Above Photo: Benjamin Netanyahu speaks at a ceremony renaming the nuclear reactor in Dimona to the Shimon Peres Negev Nuclear Research Center in Dimona, Israel, August 29, 2018. Kobi Gideon | GPO
“Iran, a country without nuclear weapons, is threatened with atomic annihilation by a warmonger standing next to an actual nuclear weapons factory.” — Iranian Foreign Minister Mohammad Javad Zarif
TEL AVIV, ISRAEL – During a ceremony at an Israeli nuclear-weapons development center, Israeli Prime Minister Benjamin Netanyahu delivered a speech in which he stated that the Israeli Defense Forces (IDF) would act with “all its might” against Iranian military assets in Syria, and that Israel would oppose Iran’s presence in Syria with the same “determination” it used to push the United States to withdraw from the Iranian nuclear deal, also known as the Joint Comprehensive Plan of Action (JCPOA).
In “working to prevent Iranian military entrenchment in Syria,” Netanyahu asserted:
[The IDF] will continue to act with total determination and all its might against attempts by Iran to station troops and advanced weapons in Syria, and no agreement between Syria and Iran will scare us, nor will any threat scare us.”
The Israeli PM’s statement is an apparent reference to the signing of a new military cooperation agreement between Syria and Iran on Monday, which will see the presence of Iranian military advisors in Syria continue, among other provisions.
Netanyahu subsequently added that “anyone who threatens us with annihilation will find himself under the same threat, and they won’t succeed anyway.”
Iranian Foreign Minister Mohammad Javad Zarif commented on Netanyahu’s threats of “annihilation,” stating via Twitter:
Iran, a country without nuclear weapons, is threatened with atomic annihilation by a warmonger standing next to an actual nuclear weapons factory. Beyond shameless in the gall. pic.twitter.com/MBoFac8Bvv
— Javad Zarif (@JZarif) August 29, 2018
Zarif went on to call the Israeli PM’s statements “beyond shameless.”

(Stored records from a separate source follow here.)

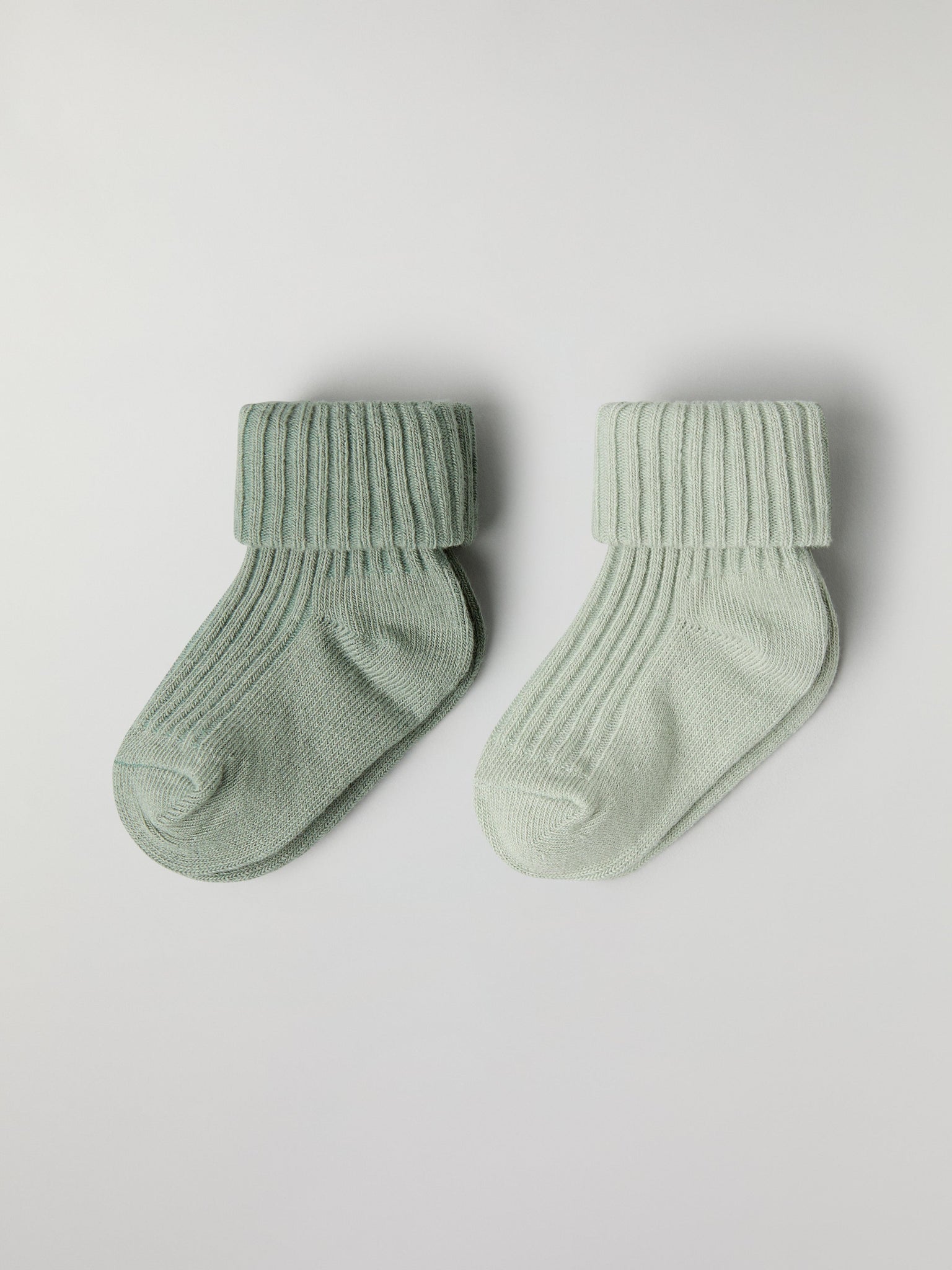 Two Pack Baby Socks in green from the Polarn O. Pyret baby collection. Clothes made using sustainably sourced materials.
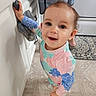 toddler, child, smiling, barefoot, colorful_clothing, kitchen, cabinet, floor, patterned_rug, person, indoors, curly_hair, happy, young_child, holding, knob, standing, cute, face, eyes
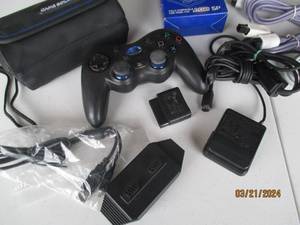 lot 107 image: Assorted Gaming Accessories with Game Boy Advance Case and Battery Charger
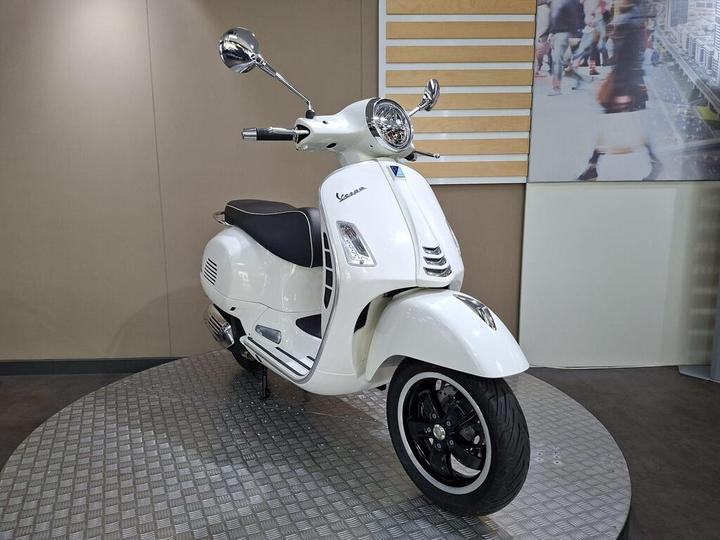 A stylish white Vespa scooter displayed on a circular platform against a neutral background. The scooter features chrome mirrors, a retro design, and black accents on the seat and wheels.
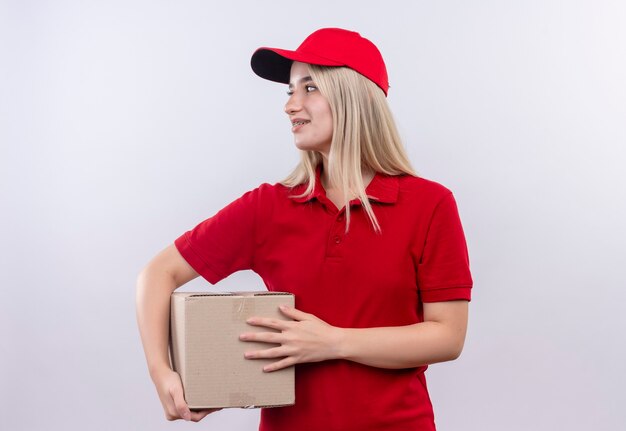 Mirando al lado de la entrega joven vistiendo camiseta roja y gorra con caja en pared blanca aislada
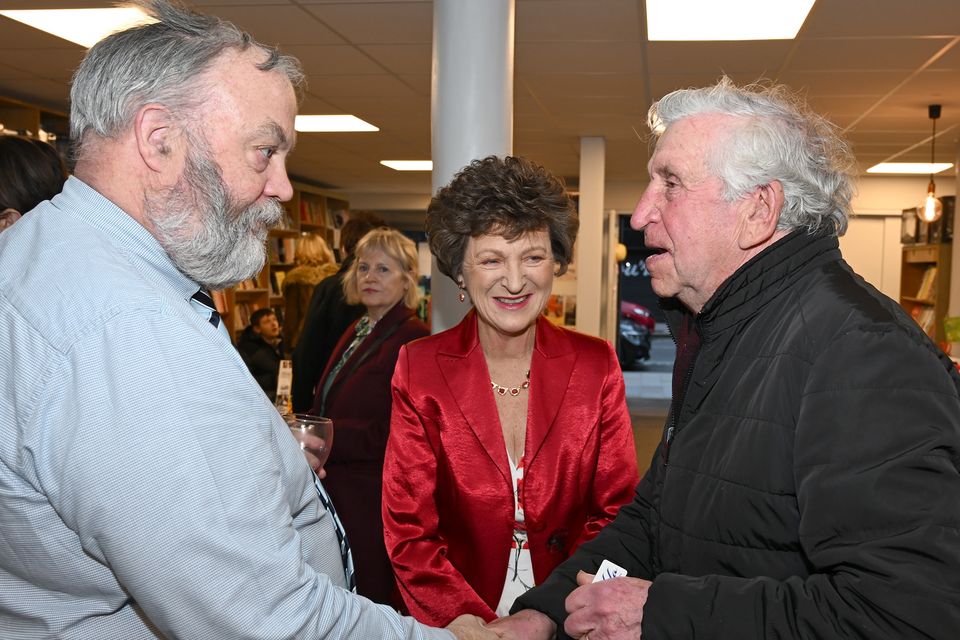 Michael Stewart is welcomed by Padraig McGovern and Susan McGovern to the launch of Susan's latest book 'The She Team Does Lockdown' held in Roe River Books. Photo by Ken Finegan/Newspics Photography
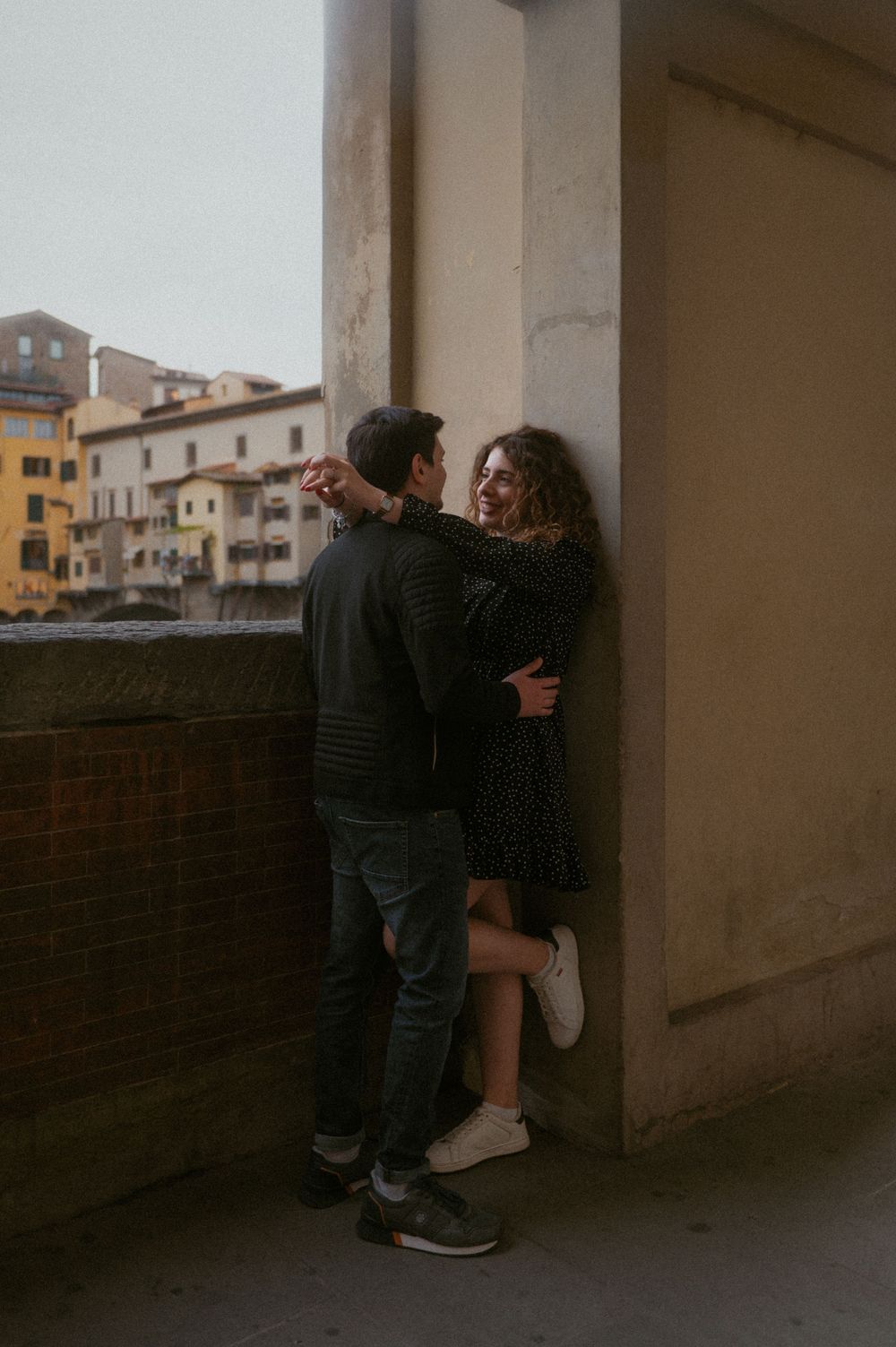 A couple shares an intimate moment in a dimly lit archway of an urban building.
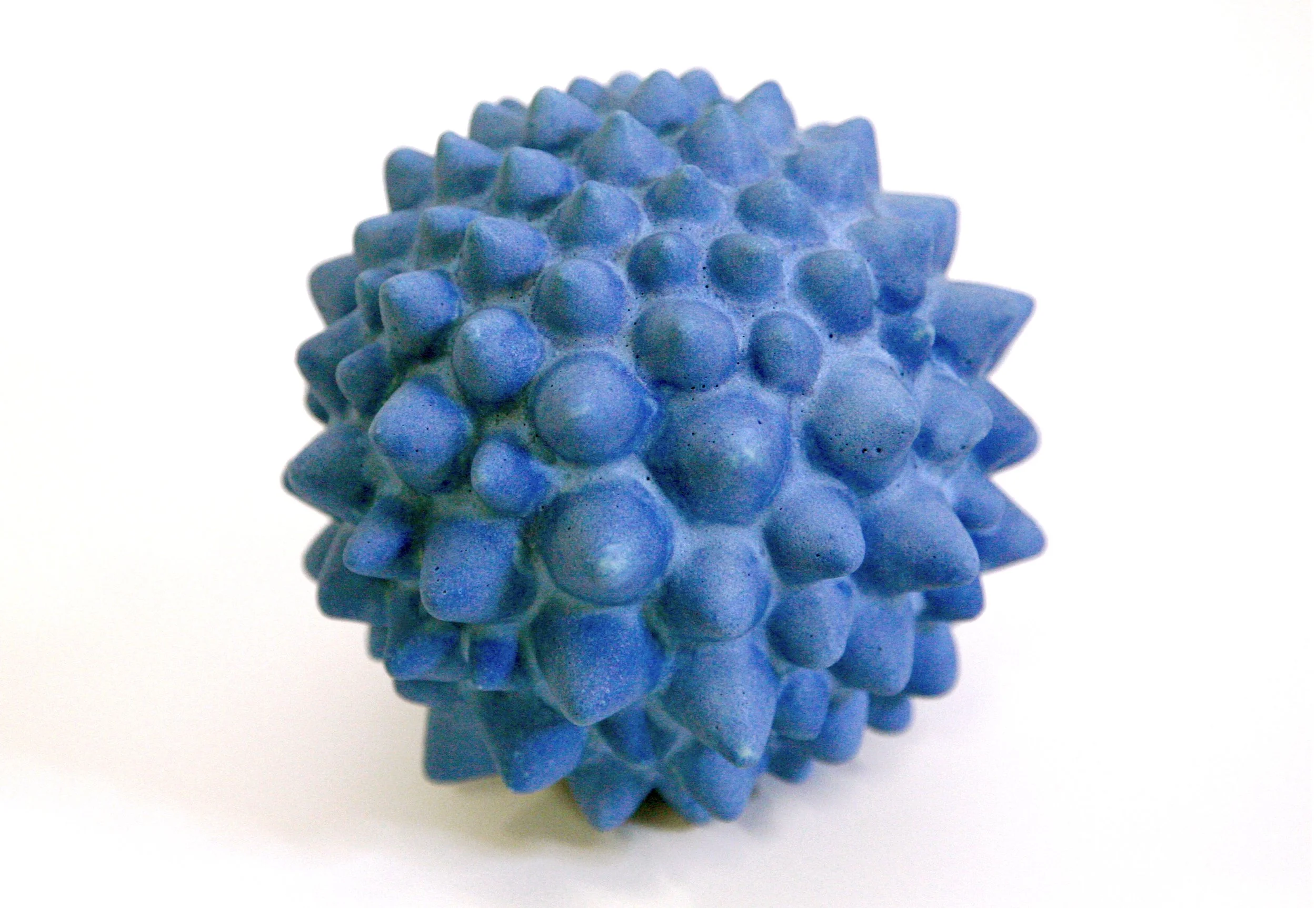 Close-up of a blue spiky massage ball on a white surface.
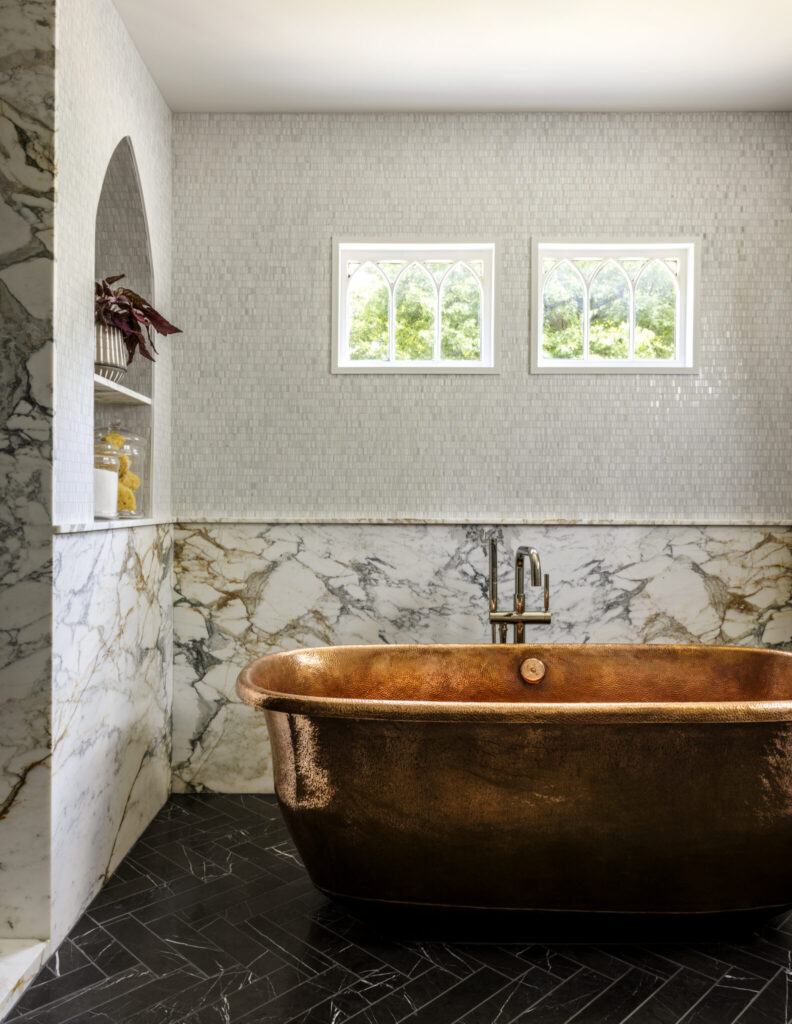 A Showstopping Bathtub Takes Center Stage in This Summit Home's Primary Suite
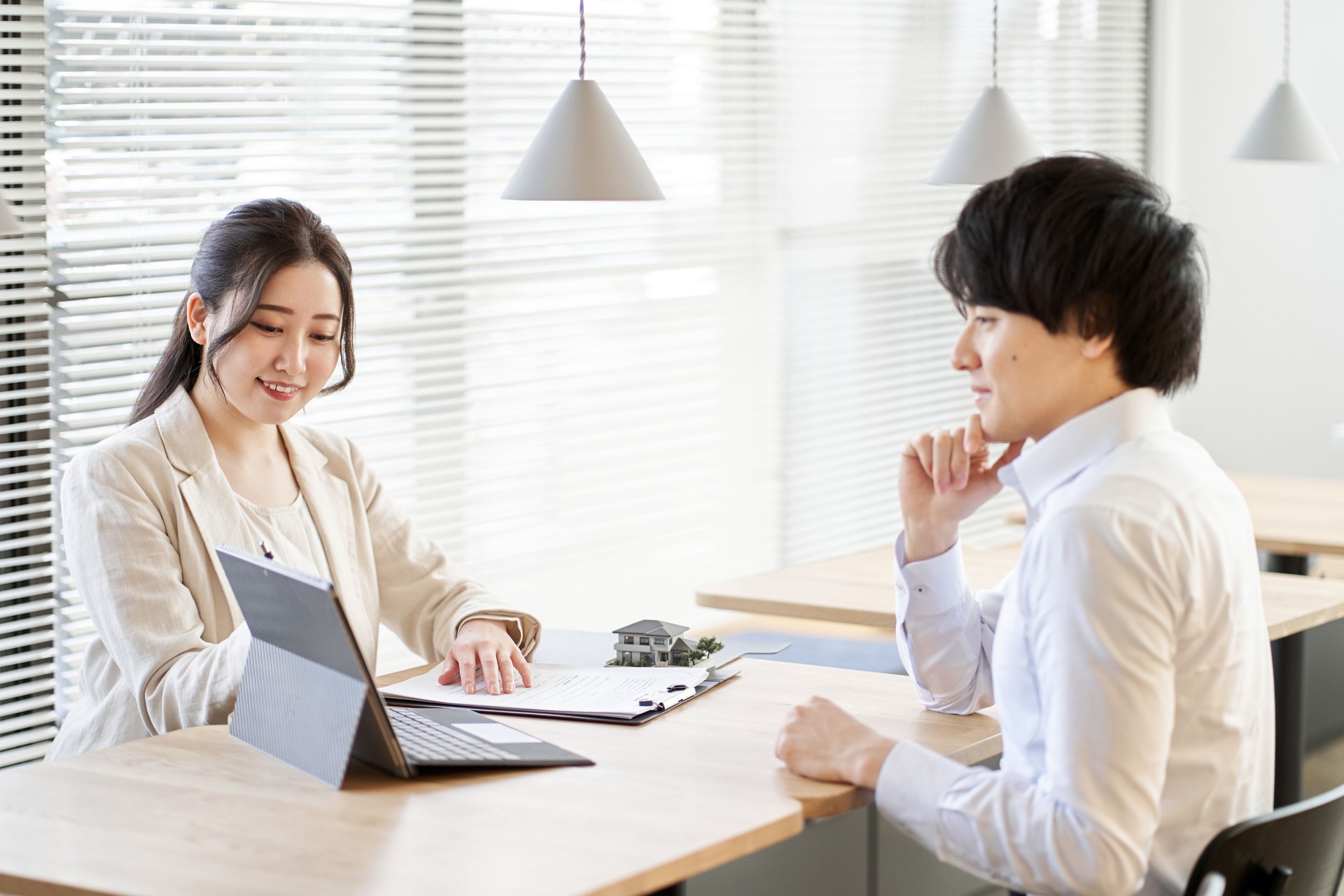 Asian business person having a real estate investment meeting in a coworking space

“The weak crumble . . . only the strong survive”
The location at which Netanyahu chose to deliver his hawkish statements is no coincidence, as the Dimona nuclear facility, now renamed after former Israeli Prime Minister Shimon Peres following Wednesday’s ceremony, is allegedly where Israel has developed an estimated 100 to 200 nuclear weapons, making it the only Middle Eastern country with atomic weapons.
However, that status may soon change as Israel has begun aiding Saudi Arabia to acquire the ability to domestically manufacture nuclear weapons, one manifestation of the deepening ties between the two countries.
Netanyahu referenced this new alliance on Wednesday when he spoke of how Israel’s status as the region’s only nuclear power was part of a plan leading to the “normalization between core countries in the Arab world and a strong State of Israel,” which is now “happening before our very eyes, on a scale that would have been impossible to imagine just a few years ago.”
Netanyahu made it clear that progress on this front is the result of Israel’s new position of strength, rooted not merely in Israel’s nuclear arsenal but also in the strong pro-Israel bias of the U.S. government under Donald Trump. Speaking of Israel’s strength in the region, Netanyahu then opined that the Middle East is “no place for the weak:”
The weak crumble, are slaughtered and are erased from history while the strong, for good or for ill, survive. The strong are respected, and alliances are made with the strong, and in the end peace is made with the strong.”
Netanyahu’s timing keyed to Idlib and end of Syrian internal strife
It is also worth noting the fact that Netanyahu’s comments focus on Iran’s military presence in Syria — which is comprised of military advisors, not ground troops. This concern about Iran in Syria has often been cited by Israel as justification for its numerous airstrikes within Syria, targeting Syrian government facilities and military installations despite the relatively small number of Iranian military personnel present in the country.
Netanyahu’s comments regarding Iran in Syria come at a crucial juncture in the Syrian conflict, as the Syrian military and its allies seek to begin a major military offensive against the final remaining stronghold of opposition “rebels” in the Idlib province, who are dominated by Syria’s Al Qaeda affiliate, al-Nusra Front.
The upcoming offensive has prompted U.S. officials to warn of a possible escalation targeting Syrian forces if Syria is merely accused by Idlib rebels of using chemical weapons. Prior to such statements, the Trump administration had warned that the U.S. would not end its occupation of northeastern Syria until the “Iranian menace” was removed from the country.
Thus, Netanyahu’s speech seems similarly aimed at setting the stage for an Israeli escalation in Syria, with Iran serving as the justification for Israel’s long-standing goal of toppling the Syrian government.